30. One of his early thoughts upon taking the film was “I just want to see Godzilla and King Kong fighting in a synth-wave neon city, and that is 100% my main drive.” He credits the film’s visual effects artists for delivering on that dream.

31. Mecha-Godzilla was originally going to remain piloted, but they changed that in the exploration of the dangers of AI by having him become sentient.

32. Wingard has always known that Godzilla would win in a fight against Kong. (Sorry Brad.) He recalls a good friend suggesting in grade school that Kong would win, and “I was so offended by that.” He was excited to put that argument to rest by making this movie. “I knew that Kong’s victory was going to be the Rocky victory, you know you don’t actually have to win to be a winner, and Godzilla respects that.”

33. The original plan was to have Kong kill Mecha-Godzilla by clamping his mouth shut so his nuclear breath cooks his own head.

34. He’d inexplicably never heard “The Air That I Breathe” by The Hollies before catching it on an Elvis Presley Spotify station during production on this movie.
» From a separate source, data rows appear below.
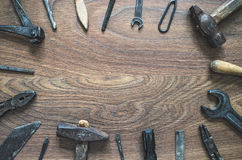 Vintage tools on wooden background. Fathers day card. Different tools (pliers, hammer, wrench, nippers, chisel, rasp, screwdriver, drill) on a wooden background Royalty Free Stock Image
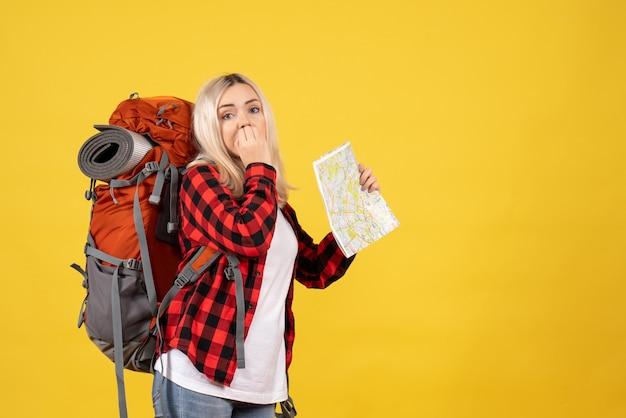 Vista frontal intrigada garota viajante com sua mochila segurando o mapa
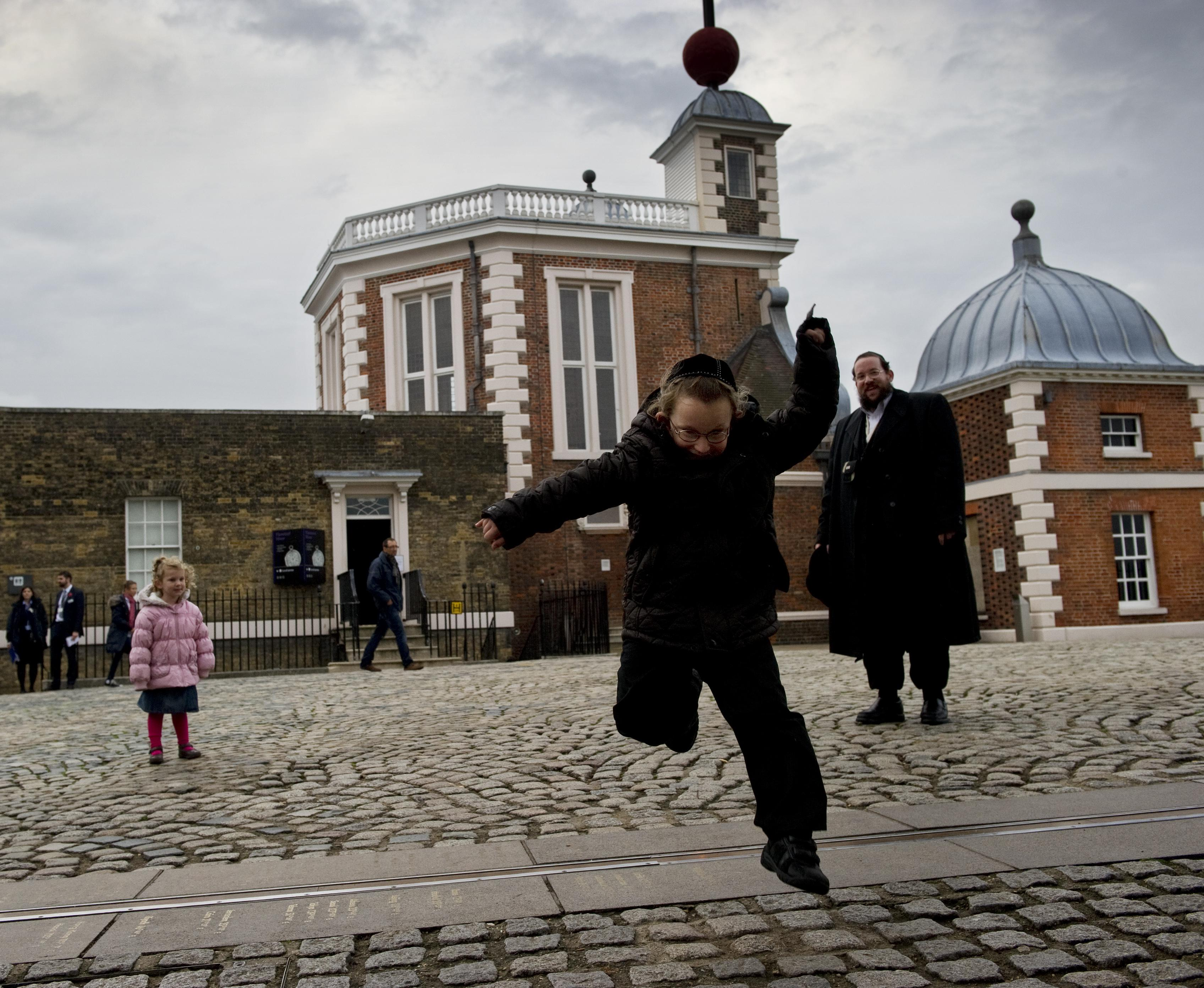 A tourist jumps over the Prime Meridian line at the Royal Observatory in Greenwich, London.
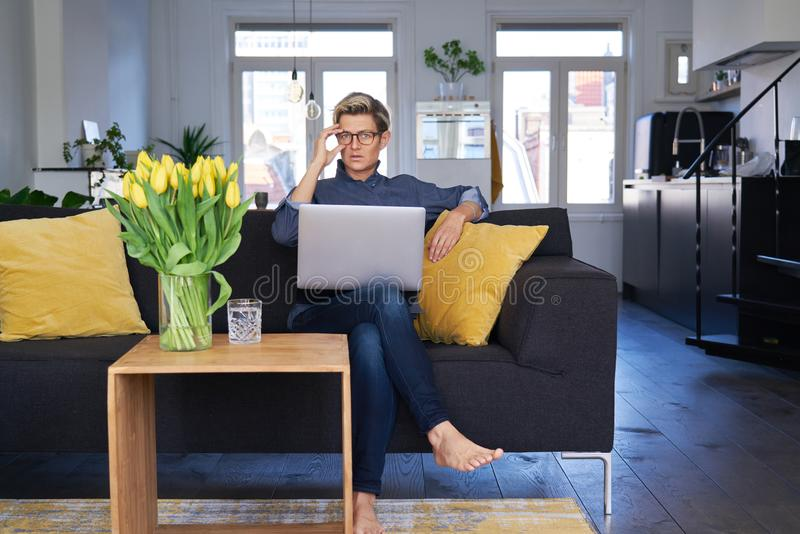 Business woman with short hair and glasses working on laptop at modern apartment, sunny daylight. Concept of young entrepreneur royalty free stock images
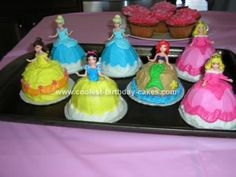 These are disney princess cupcakes I made for my nieces birthday. I used regular cupcakes turned upside down. I put a little frosting on the cardboard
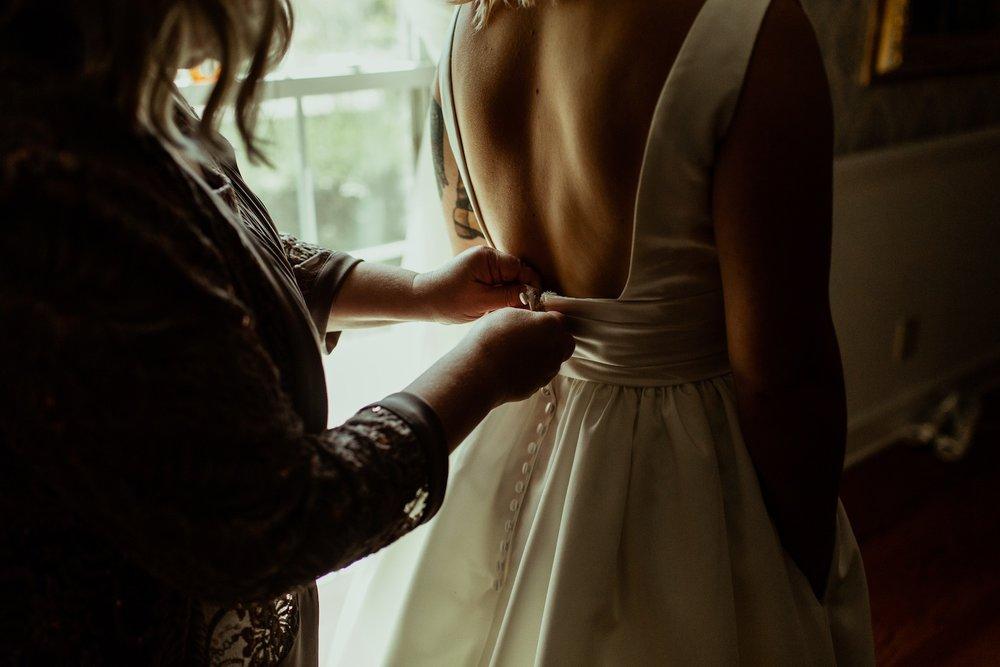 mother zipping bride in dress
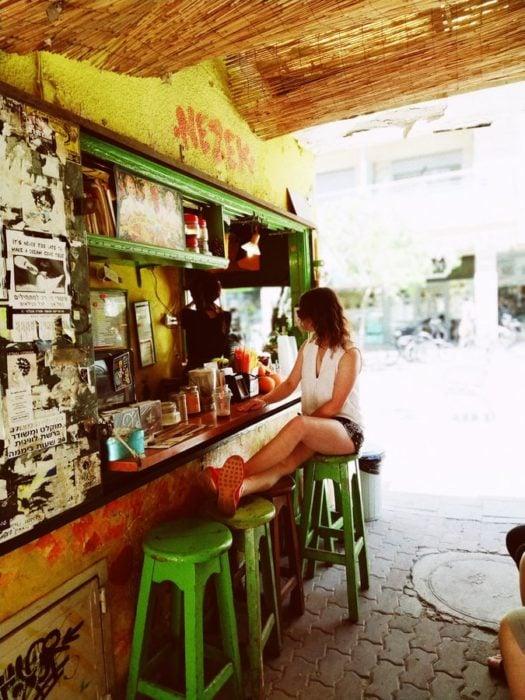 Mujer sentada en la barra de un bar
35. Wingard initially got into filmmaking with a desire to make big, epic action/sci-fi movies, but “you can’t just start here.” He recounts dropping out of high school to attend Full Sail film school in Florida, working on small productions, and working his way up through the ranks. “I made a really bad slasher movie which no one’s ever seen,” he says before rightly correcting himself and highlighting the positives of Home Sick (2007) including the plentiful gore and fun actors. His first “big budget” movie was 2010’s A Horrible Way to Die which cost $70,000.

36. For those of you curious about such things (and upset that the data isn’t on IMDB), his Netflix movie Death Note (2017) cost roughly $28 million.

37. Wingard gives a shout out to the hundreds of visual fx artists, saying “I’ll never meet most of you, but I’m forever indebted to you for bringing all your talent.”

38. Other visual influences that Wingard mentions include Return of the Jedi (1983), Akira (1988), Robotech (1985), Demon Seed (1977), Pop Skull (2007), King Kong vs Godzilla (1963), the Back to the Future Ride at Universal Studios, Big Trouble in Little China (1986), Lethal Weapon 2 (1989), Sanjuro (1962), Mortal Kombat (1992), Ghostbusters (1984), some horror movie from the 90s featuring a villain pressing whirling fan blades towards someone’s face, and without being aware of it… Disney’s Atlantis: The Lost Empire (2001).

Best in Context-Free Commentary

“Music in my films has always been the most important thing to me in a lot of ways.”

“This is the Legendary Godzilla, and he’s got swagger. He’s a badass.”

“The secret of these sci-fi movies like this is that you always end up shooting in a sewage treatment plant.”

“It doesn’t matter what budget level you’re at, you’re always going to have to cut corners and get clever.”

“There’s never enough money. Movies are always budgeted completely wrong.”

“I love holograms.”

“I won’t talk about Ghostbusters anymore even though I would love to.”

“This is part two of my ‘neon cafe’ series.”

“Finally here we are, the exposition is over, we’re at the monster fight.”

“There’s the bitch-slap.”

“I love seeing Kong puke.”

“Racoons are evil.”

“It’s basically Mecha-Godzilla porn.”

“None of this makes any sense, it doesn’t matter.”

“Godzilla knows he’s gonna win.”

“I get teary-eyed when I watch that part sometimes.”

“And now we have Mecha-Godzilla who’s the biggest jerk ever.”

“Movies are very simple when you boil it down, you’ve got a camera and you’ve got to put things in front of it.”

Final Thoughts

Wingard gives good commentary on Godzilla vs Kong, and while he allows a handful of silent gaps he spends the bulk of the film sharing details, stories, and a very clear enthusiasm for the film. The guy loves movies — both watching them and making them — and like Robert Rodriguez before him is keen to share tips and tricks along the way. It’s an entertaining listen and highly recommended for fans on their second or third rewatch.